Metro station in Paris, France

Malesherbes (/fr/) is a station on Line 3 of the Paris Métro. It is located in the 17th arrondissement of Paris.

==Location==
The station is located under Place du Général-Catroux, along the axis of Avenue de Villiers, west of its intersection with Boulevard Malesherbes. Approximately oriented along an east–west axis, it is located between Wagram and Villiers stations.

==History==
Malesherbes was opened on 23 May 1910 when the line was extended from Villiers to Pereire. The station is named after the Boulevard Malesherbes, which honours the statesman Guillaume-Chrétien de Lamoignon de Malesherbes, who was guillotined during the Reign of Terror in 1794.

As part of the RATP Renouveau du métro program, the station corridors and platform lighting were renovated in the 2000s.

In 2018, it saw 2,628,908 travelers enter the station, which placed it in the 212th position out 302 metro stations for its traffic.

==Passenger services==
===Access===
The station has two entrances:
- Entrance 1: "Place du Général-Catroux", consisting of a fixed staircase, leading to the right of no. 15 of this place;
- Entrance 2: "Avenue de Villiers", consisting of an escalator allowing only an exit, located opposite no. 40 of this avenue.

===Station layout===
| Street Level |
| B1 | Mezzanine |
| Line 3 platforms | Side platform, doors will open on the right |
| Westbound | ← toward Pont de Levallois–Bécon (Wagram) |
| Eastbound | toward Gallieni (Villiers) → |
Side platform, doors will open on the right

===Platforms===
Malesherbes is a standard configuration station.
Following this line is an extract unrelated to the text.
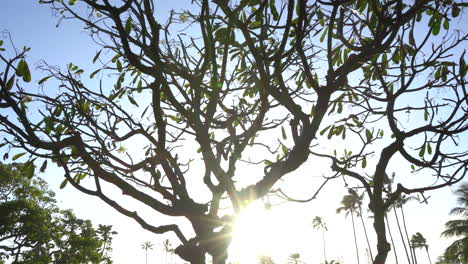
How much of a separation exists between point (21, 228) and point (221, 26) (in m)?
21.1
It has two platforms separated by the metro tracks and the vault is elliptical. The decoration is in the style used for most metro stations, the lighting strips are white and rounded in the Gaudin style of the metro revival in the 2000s, and the bevelled white ceramic tiles cover the pillars, the tunnel exits as well as the outlets of the corridors, while the vault is painted white. The advertising frames are metallic, and the name of the station is written in Parisine font on enamelled plates. The platforms are equipped with benches made of wooden slats painted dark green.

===Bus connections===
The station is served by lines 20, 93 of the RATP Bus Network, and, at night, by lines N16 and N52 of the Noctilien network.